Throughout their chat, the epithets ‘mom’ and ‘founder’ crop up yawningly often. Meghan manages a dig at her own mother, Doria Ragland, calling her ‘a free spirit’, while the Duchess, on the other hand, has made motherhood ‘a study, using books and apps, a diligence that has made her an authority within her friend circle’, observes Greenidge. Well, that’s one way to get you barred from Mumsnet.

The Duchess of Sussex speaks during the 2025 TIME100 Summit

The Duchess of Sussex speaks during the 2025 TIME100 Summit

Meghan even lets the kiddies near the stove for the jam-making, but there’s a reason: ‘I hope [Archie and Lilibet] see the value of being brave. They saw it when the jam was just a pot on the stove, bubbling.’

Honestly, Megs? You are not a kitchen-table start-up. You married a prince. It’s quite clever, though – and the friends, including Serena Williams, all say how smart she is – that the Duchess manages to shoehorn her lifestyle brand As Ever into almost every paragaph when it’s the least interesting thing about her.
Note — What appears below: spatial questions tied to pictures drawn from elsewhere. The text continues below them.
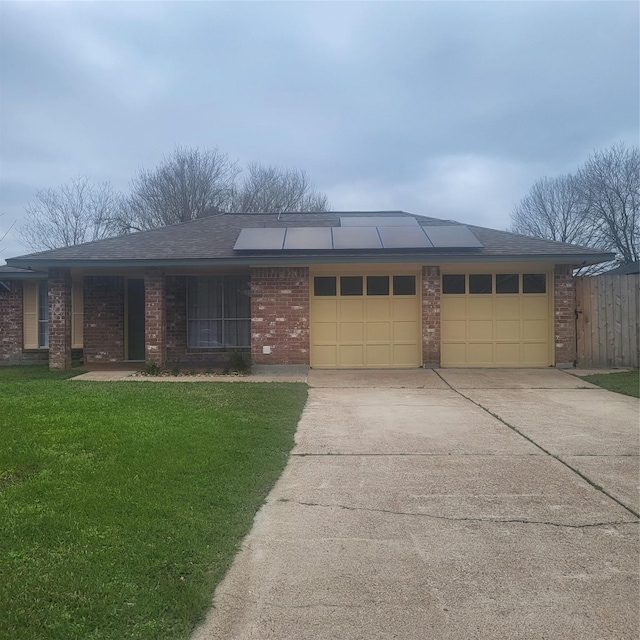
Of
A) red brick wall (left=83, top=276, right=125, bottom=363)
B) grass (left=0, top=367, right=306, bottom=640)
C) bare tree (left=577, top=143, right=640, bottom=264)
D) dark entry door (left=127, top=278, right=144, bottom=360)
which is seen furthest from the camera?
bare tree (left=577, top=143, right=640, bottom=264)

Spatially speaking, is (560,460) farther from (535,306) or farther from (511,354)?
(535,306)

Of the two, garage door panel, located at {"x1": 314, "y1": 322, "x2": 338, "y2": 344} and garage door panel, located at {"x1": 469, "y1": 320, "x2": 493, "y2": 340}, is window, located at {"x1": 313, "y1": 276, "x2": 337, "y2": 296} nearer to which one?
garage door panel, located at {"x1": 314, "y1": 322, "x2": 338, "y2": 344}

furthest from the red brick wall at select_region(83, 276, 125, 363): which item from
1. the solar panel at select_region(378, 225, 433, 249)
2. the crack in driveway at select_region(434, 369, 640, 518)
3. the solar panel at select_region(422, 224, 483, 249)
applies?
the crack in driveway at select_region(434, 369, 640, 518)

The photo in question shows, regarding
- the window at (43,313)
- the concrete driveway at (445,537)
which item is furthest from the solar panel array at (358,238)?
the window at (43,313)

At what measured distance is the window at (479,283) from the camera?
12586 mm

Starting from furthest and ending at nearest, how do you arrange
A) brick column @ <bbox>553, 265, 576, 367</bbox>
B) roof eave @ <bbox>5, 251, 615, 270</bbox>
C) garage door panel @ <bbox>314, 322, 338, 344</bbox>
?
garage door panel @ <bbox>314, 322, 338, 344</bbox>
brick column @ <bbox>553, 265, 576, 367</bbox>
roof eave @ <bbox>5, 251, 615, 270</bbox>

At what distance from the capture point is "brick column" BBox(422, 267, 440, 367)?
1216cm

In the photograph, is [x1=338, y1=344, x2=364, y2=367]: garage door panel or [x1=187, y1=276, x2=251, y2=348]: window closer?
[x1=338, y1=344, x2=364, y2=367]: garage door panel

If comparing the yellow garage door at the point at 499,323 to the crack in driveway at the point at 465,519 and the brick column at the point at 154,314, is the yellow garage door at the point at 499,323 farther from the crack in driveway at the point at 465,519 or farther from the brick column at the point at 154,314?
the crack in driveway at the point at 465,519

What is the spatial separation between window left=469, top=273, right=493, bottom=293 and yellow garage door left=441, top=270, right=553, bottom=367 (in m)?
0.02

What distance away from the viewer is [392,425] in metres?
6.92

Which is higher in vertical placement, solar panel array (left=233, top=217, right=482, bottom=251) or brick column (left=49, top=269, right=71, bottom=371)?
solar panel array (left=233, top=217, right=482, bottom=251)

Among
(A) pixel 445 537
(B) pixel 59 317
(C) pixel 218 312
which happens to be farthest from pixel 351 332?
(A) pixel 445 537

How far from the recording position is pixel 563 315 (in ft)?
40.2
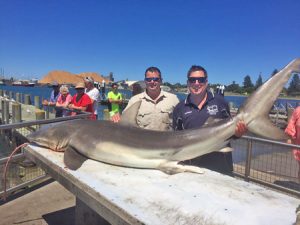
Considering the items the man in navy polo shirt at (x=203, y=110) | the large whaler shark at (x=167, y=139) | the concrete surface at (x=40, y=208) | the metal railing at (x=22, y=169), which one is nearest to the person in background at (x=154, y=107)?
the man in navy polo shirt at (x=203, y=110)

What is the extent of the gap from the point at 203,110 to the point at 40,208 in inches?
135

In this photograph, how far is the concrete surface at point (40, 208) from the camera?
17.6 ft

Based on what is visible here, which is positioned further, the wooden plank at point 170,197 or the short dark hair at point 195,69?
the short dark hair at point 195,69

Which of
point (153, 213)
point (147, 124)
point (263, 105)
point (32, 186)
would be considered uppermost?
point (263, 105)

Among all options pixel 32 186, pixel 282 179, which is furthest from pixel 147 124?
pixel 282 179

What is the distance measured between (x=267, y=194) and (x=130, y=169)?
1.58m

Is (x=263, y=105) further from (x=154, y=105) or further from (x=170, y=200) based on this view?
(x=154, y=105)

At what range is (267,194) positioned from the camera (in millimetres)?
3137

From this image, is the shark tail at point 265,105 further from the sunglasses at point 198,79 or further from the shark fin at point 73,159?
the shark fin at point 73,159

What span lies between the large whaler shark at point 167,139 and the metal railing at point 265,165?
2352 millimetres

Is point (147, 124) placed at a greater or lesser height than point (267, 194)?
greater

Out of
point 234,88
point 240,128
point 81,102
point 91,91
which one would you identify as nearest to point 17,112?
point 91,91

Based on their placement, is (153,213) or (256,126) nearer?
(153,213)

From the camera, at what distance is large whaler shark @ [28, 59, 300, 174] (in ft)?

Talking of Prince Harry: ‘No one in the world loves me more than him,’ Meghan gushes. ‘So I know he’s always going to make sure that he has my back’.

When she talks of ‘H’, she places a manicured, bejewelled hand on her heart and says he possesses a ‘childlike wonder and playfulness’. Do grown men and fathers, especially one who has seen combat, want to be described in such a fashion? Is she saying he’s a man-child with mummy issues?
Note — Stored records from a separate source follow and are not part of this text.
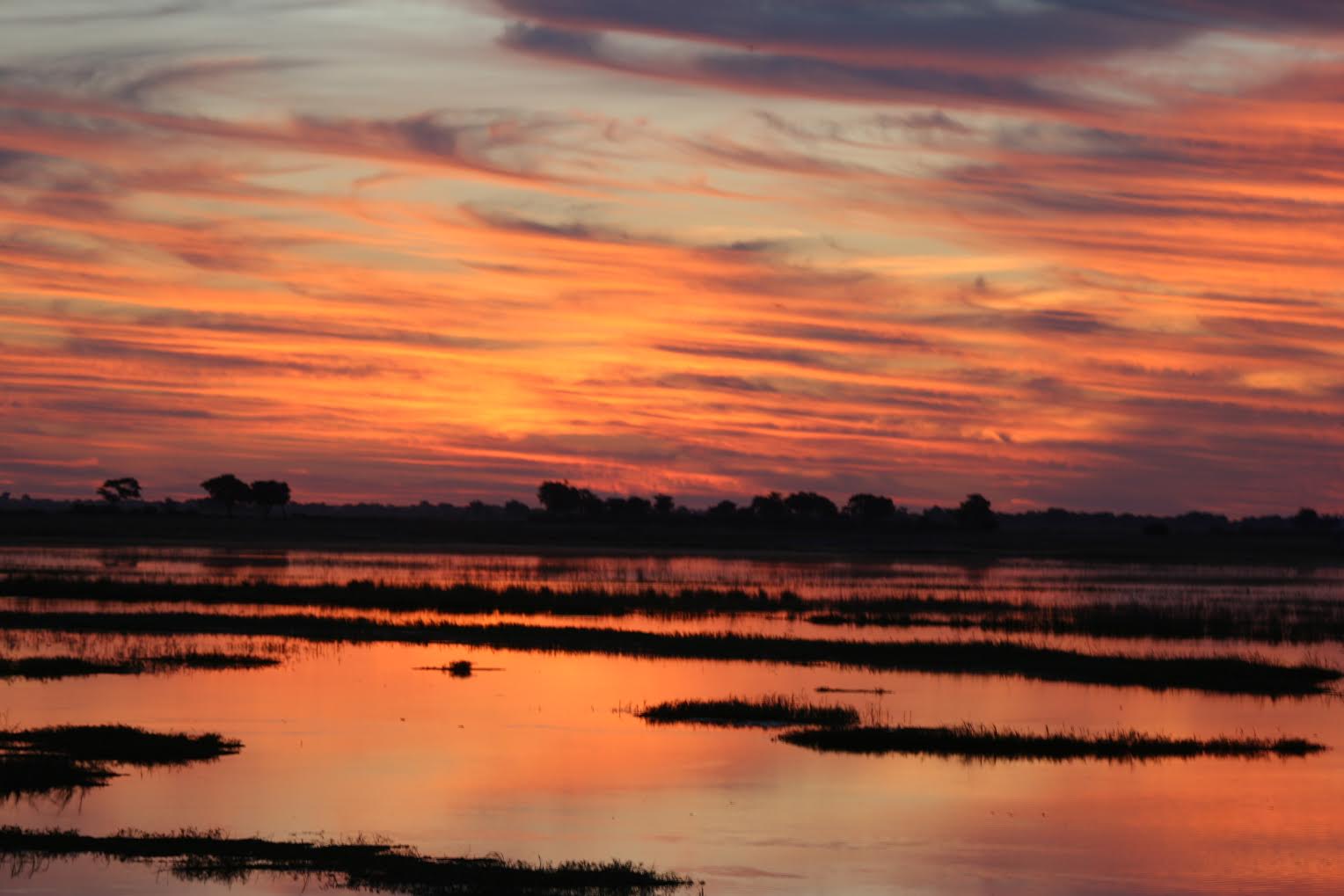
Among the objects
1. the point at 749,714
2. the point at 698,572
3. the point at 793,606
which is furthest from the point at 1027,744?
the point at 698,572

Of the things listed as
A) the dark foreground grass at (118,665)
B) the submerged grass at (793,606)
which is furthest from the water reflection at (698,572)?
the dark foreground grass at (118,665)

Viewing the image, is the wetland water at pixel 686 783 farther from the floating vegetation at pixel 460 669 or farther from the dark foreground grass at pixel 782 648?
the dark foreground grass at pixel 782 648

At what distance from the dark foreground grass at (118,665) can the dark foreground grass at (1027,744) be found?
15.6 metres

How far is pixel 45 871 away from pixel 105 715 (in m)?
12.4

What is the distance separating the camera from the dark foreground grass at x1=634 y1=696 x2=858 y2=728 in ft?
105

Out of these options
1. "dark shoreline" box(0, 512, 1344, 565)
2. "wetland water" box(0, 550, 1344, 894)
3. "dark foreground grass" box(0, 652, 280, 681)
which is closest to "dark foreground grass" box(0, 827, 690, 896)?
"wetland water" box(0, 550, 1344, 894)

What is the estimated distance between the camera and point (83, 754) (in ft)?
84.7

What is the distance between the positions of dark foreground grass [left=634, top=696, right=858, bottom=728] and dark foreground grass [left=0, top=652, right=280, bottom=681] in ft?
38.5

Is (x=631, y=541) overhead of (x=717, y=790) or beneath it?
overhead

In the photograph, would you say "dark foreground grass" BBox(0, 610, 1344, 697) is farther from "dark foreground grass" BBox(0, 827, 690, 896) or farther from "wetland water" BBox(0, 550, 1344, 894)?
"dark foreground grass" BBox(0, 827, 690, 896)

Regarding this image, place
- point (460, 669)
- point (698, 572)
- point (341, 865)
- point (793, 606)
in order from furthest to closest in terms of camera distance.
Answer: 1. point (698, 572)
2. point (793, 606)
3. point (460, 669)
4. point (341, 865)

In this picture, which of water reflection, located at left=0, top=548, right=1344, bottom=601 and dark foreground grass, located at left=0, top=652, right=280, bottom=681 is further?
water reflection, located at left=0, top=548, right=1344, bottom=601

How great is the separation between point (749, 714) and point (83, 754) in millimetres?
12394

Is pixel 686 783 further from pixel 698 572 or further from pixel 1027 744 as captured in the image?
pixel 698 572
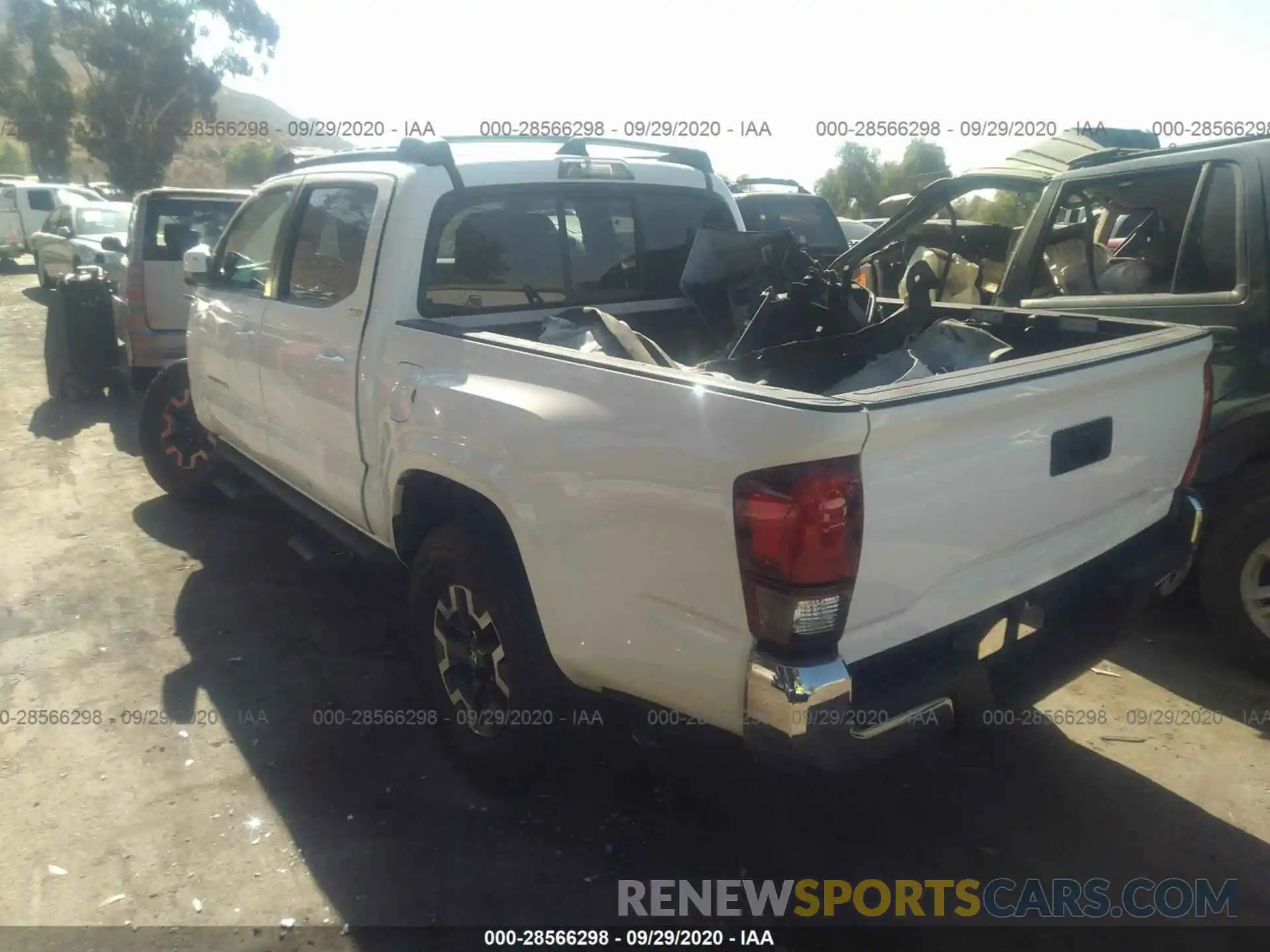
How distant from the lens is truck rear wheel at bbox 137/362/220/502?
233 inches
It gets worse: ‘He sees media that I wouldn’t,’ she says. Ah, she’s letting us know he can read.

This cover story comes after reports that the Sussexes have lost their allure for many Americans.

The Duke and Duchess of Sussex pictured in the Christmas special of With Love, Meghan

The Duke and Duchess of Sussex pictured in the Christmas special of With Love, Meghan

You can read between the glossy lines that Meghan knows she needs to fire-fight. But then we also read in the interview – the second half of which takes place in a friend’s New York home – that the house manager announces, ‘Meghan, Duchess of Sussex’ as she enters, even though the only other person present is the interviewer.

That Hallmark movie moment shouts volumes: a fake display showing that she is grasping on to the brief period of her life when she actually did deserve a magazine cover. I wonder if she wears a tiara in bed?

Of course, the whole point of this exercise is to plead, ‘Do I not bleed?’ But then we spy a shot of her wearing head-to-toe The Row, a label only millionaires can afford. Or see the ‘barefaced’ portraits – in which, clearly, Meghan is wearing make-up. Or suffer through the trailer for the Christmas special of With Love, Meghan, as she trills, ‘Let’s go craft!’ – I imagine we all feel as queasy as if we’d eaten an entire tin of Quality Street. It’s all as fake as her mate Kris Jenner’s face.

Meghan says finally, attempting to be as sage as the ‘erbs she forages in ‘the garden’: ‘There’s no such thing as perfect. I, too, get to make mistakes.’

Well, this interview is a great big fat one.